We organize our history differently. We recognize the different politics that different kinds of dance techniques have advocated and manifested in our bodies. We reflect upon how conditioned we are. We turn back on our history, to find something unknown or forgotten or hidden in between the things we know, remember and see. We take detours to arrive at familiar places through new means. We do it together.
The personal history as a platform to act from. To undermine the terrain we know. Turn around to chase things. Language and movement, used to clarify each other. The dancing takes me somewhere and the writing is a short-cut.
Three dance techniques that have had an influence on and that makes up your personal dance history are used to create ”new” forms, middles, in relation to space, time and body. These ”middles” (the combination of for example spatial parameters in all three techniques) can be both positive and negative and can be material for yet other middles. The middles can be performed in their own state, or be morphed into other middles (by using the three components that they are made up from separately) and they all constitute the movement material for the piece. What is interesting is the way of turning things around by looking at the past, the individual one, or of the art form as such. Making a shift of focus or perspective makes you see and understand another version of that which you already know. It’s also an interesting form of analysis, to dig into the ideas of the techniques and to meet the particularities in them that still interests you, but somehow freed from the aesthetics of them.
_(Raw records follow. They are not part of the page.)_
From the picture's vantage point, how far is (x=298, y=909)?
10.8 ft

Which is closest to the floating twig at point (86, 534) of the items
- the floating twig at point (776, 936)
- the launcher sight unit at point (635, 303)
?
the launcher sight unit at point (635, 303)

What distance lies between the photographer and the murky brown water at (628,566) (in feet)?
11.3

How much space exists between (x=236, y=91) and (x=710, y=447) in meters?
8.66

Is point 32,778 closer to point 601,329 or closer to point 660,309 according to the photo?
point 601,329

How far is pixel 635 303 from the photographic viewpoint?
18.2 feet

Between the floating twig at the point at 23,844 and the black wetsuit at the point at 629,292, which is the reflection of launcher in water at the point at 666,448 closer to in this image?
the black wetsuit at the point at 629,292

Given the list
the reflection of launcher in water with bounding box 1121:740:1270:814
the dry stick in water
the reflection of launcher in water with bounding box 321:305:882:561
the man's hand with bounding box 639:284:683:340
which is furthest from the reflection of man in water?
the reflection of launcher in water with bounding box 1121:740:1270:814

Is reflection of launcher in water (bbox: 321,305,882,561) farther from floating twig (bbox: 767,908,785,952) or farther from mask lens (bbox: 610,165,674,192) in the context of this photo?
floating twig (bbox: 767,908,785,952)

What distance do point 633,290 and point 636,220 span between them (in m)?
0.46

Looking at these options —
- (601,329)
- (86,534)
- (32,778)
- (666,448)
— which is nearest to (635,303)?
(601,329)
The material is personal, but freed from the feeling of repetition, of repeating yourself, it goes around, makes a detour, and makes me interested in myself again, instead of choosing for reduction.
But why make phrases? Why blend in such conventional forms of measuring dance? Where, what, in the work that we do is the art? Is it the method, the material, the dancers, all of it or none of it?
It’s such a liberating feeling to be able to dance without being my own art … without opposing myself and without feeling that I’m in the way of the dance.